* Document text
= Beginning of Section =

As of December 31, 2012, we estimate we had approximately $200 million of cash and will need to spend approximately $380 million in cash to fund remaining capital expenditures for Project Phoenix and other capital expenditures at Mountain Pass, as well as $50 million on other maintenance and expansion capital expenditures in 2013 across all operating segments. Given the combination of ramping up toward our initial planned run rate of 19,050 mt per year at our Molycorp Mountain Pass facility and the current pricing environment of REEs, we are anticipating significantly lower than expected revenue and cash flow for the first half of 2013 and have therefore determined that we need to raise additional financing to ensure we have adequate funding for our needs. Based on our current estimated revenue and cash flow, we presently anticipate that we will have a cash shortfall for 2013 of approximately $250 million without giving effect to our proposed common stock offering and convertible notes offering or any revolving credit facility or equipment financing.
The proposed common stock offering and convertible notes offering are being conducted to raise at least $300 million of gross proceeds, and the net proceeds from such offerings are expected to be used to fund current capital needs. While the offerings would fund a substantial portion of these capital needs, the full funding of our planned capital expenditure plan continues to be dependent on (i) our cost estimates for capital expenditures being accurate, (ii) our ability to ramp up run rates at our Molycorp Mountain Pass facility pursuant to our expectations without delays, (iii) market conditions remaining the same as we are currently experiencing without deterioration (we estimate that a 15% drop in market prices for all REEs would reduce our cash flows by approximately $80 million and that a 15% drop in volumes would reduce our cash flows by approximately $60 million) and that we are able to sell all our production at such prices (we may not be able to obtain such prices), (iv) our anticipation that production at our facilities will improve beginning later in the first quarter of 2013 based on seasonality, (vi) our ability to sell our entire production of REOs and (vii) the absence of payments on current and future contingent liabilities. If these assumptions prove incorrect, or other factors adversely impact our operations, our estimates could prove incorrect and we may need additional financing. We believe the proposed offerings provide sufficient liquidity under our current business plan, but the offerings are not expected to provide a significant cushion of excess cash should our estimates change.
The information in this Current Report on Form 8-K shall not be deemed “filed” for purposes of Section 18 of the Securities Exchange Act of 1934, nor shall it be deemed incorporated by reference in filings under the Securities Act of 1933.
Cautionary Statement Regarding Forward-Looking Statements
This Current Report on Form 8-K contains forward-looking statements that represent our beliefs, projections and predictions about future events or our future performance. You can identify forward-looking statements by terminology such as “may,” “will,” “would,” “could,” “should,” “expect,” “intend,” “plan,” “anticipate,” “believe,” “estimate,” “predict,” “potential,” “continue” or the negative or plural of these terms or other similar expressions or phrases. These forward-looking statements are necessarily subjective and involve known and unknown risks, uncertainties and other important factors that could cause our actual results, performance or achievements or industry results to differ materially from any future results, performance or achievement described in or implied by such statements.

= End of Section =

* Study material
= Beginning of Section =

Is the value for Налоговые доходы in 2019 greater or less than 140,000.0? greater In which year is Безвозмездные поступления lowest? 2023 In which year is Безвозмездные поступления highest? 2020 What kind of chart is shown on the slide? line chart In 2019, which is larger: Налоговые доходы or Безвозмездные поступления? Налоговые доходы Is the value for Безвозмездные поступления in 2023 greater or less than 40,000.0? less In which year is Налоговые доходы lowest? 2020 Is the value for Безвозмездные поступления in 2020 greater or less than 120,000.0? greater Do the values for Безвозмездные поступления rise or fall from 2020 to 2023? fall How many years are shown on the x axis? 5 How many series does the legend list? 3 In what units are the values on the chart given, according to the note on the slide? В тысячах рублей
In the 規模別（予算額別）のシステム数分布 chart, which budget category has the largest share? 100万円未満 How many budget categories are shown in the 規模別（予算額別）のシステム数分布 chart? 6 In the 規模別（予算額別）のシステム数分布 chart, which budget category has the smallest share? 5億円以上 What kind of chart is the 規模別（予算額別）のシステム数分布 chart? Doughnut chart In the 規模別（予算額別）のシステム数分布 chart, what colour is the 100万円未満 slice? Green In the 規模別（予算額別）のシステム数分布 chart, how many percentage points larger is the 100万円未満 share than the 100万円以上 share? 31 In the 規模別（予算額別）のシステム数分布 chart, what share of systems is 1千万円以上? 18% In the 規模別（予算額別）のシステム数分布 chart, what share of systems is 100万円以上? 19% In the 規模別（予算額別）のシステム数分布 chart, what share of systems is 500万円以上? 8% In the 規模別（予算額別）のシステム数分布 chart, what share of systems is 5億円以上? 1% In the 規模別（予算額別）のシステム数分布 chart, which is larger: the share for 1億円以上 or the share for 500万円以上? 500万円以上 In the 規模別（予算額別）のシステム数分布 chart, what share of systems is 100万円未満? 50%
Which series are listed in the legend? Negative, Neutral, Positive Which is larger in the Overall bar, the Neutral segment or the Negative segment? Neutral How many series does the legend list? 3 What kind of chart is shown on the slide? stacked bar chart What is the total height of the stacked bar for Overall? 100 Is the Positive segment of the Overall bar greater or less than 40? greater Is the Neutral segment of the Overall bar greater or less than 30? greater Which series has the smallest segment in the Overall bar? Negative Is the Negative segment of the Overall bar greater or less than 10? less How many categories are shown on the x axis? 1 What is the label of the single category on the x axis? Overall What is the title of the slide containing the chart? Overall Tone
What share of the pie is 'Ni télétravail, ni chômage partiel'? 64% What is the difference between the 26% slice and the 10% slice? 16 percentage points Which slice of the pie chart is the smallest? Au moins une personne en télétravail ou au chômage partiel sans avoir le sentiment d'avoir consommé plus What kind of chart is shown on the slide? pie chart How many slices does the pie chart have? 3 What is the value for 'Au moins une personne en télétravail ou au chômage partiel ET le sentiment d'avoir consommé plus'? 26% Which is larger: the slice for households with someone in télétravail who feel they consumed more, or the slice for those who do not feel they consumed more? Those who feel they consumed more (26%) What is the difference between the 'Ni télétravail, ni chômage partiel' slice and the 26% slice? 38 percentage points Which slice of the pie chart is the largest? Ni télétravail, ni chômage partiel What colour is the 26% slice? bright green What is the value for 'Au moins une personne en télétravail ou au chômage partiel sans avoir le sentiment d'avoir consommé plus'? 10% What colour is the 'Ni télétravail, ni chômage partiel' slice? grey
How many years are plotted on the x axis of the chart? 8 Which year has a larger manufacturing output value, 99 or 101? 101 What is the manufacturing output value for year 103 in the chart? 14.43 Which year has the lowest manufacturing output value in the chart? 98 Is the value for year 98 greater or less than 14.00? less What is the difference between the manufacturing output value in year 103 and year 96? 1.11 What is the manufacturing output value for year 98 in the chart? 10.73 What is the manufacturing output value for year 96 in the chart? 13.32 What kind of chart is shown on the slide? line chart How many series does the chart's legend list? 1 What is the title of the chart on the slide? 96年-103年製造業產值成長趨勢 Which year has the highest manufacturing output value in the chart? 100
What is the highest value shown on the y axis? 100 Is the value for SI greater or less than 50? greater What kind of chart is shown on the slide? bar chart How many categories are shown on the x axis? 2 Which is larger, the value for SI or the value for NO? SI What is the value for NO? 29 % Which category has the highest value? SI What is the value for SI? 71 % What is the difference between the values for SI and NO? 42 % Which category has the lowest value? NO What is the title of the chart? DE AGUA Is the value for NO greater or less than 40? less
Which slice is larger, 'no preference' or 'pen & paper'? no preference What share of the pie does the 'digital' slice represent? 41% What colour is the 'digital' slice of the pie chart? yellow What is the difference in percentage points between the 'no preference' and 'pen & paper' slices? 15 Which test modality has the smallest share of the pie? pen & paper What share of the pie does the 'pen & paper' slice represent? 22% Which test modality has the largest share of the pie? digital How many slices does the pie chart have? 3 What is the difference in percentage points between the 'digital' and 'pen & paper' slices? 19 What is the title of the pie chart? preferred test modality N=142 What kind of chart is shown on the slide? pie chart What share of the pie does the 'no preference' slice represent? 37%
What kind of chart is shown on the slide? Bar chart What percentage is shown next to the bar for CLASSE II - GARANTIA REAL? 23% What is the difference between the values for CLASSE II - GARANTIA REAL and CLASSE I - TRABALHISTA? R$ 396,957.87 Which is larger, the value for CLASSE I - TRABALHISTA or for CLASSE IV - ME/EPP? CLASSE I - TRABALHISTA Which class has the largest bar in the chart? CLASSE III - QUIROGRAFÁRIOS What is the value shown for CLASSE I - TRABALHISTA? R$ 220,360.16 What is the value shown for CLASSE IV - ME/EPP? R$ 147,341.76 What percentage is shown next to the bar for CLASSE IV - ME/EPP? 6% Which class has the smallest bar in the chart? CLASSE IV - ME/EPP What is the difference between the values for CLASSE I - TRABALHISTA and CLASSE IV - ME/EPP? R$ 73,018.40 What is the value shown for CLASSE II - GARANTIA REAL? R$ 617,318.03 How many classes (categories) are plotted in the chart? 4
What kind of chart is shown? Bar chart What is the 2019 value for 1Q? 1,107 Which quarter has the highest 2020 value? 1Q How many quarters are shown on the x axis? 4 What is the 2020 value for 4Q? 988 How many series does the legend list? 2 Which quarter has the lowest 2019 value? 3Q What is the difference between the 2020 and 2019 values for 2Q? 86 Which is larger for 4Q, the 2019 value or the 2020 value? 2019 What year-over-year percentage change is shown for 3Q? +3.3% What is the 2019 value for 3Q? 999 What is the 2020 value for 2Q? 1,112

= End of Section =

* Required actions
1. According to the Form 8-K excerpt, about how large a cash shortfall for 2013 does the company anticipate before counting its proposed offerings or any other financing?
2. Repeat the Form 8-K excerpt from "Cautionary Statement Regarding" to "by such statements.".
3. Does the Form 8-K excerpt support each statement below? Answer yes or no for each, and quote the words that decide it.
(a) The company estimated it had about $200 million of cash as of December 31, 2012.
(b) A 15% drop in volumes would reduce the company's cash flows by about $80 million.
(c) The offerings are expected to provide a significant cushion of excess cash if estimates change.

* Outputs for the tasks
1. Approximately $250 million.

2.
Cautionary Statement Regarding Forward-Looking Statements
This Current Report on Form 8-K contains forward-looking statements that represent our beliefs, projections and predictions about future events or our future performance. You can identify forward-looking statements by terminology such as “may,” “will,” “would,” “could,” “should,” “expect,” “intend,” “plan,” “anticipate,” “believe,” “estimate,” “predict,” “potential,” “continue” or the negative or plural of these terms or other similar expressions or phrases. These forward-looking statements are necessarily subjective and involve known and unknown risks, uncertainties and other important factors that could cause our actual results, performance or achievements or industry results to differ materially from any future results, performance or achievement described in or implied by such statements.

3.
(a) Yes: "As of December 31, 2012, we estimate we had approximately $200 million of cash"
(b) No: "a 15% drop in volumes would reduce our cash flows by approximately $60 million"
(c) No: "the offerings are not expected to provide a significant cushion of excess cash should our estimates change"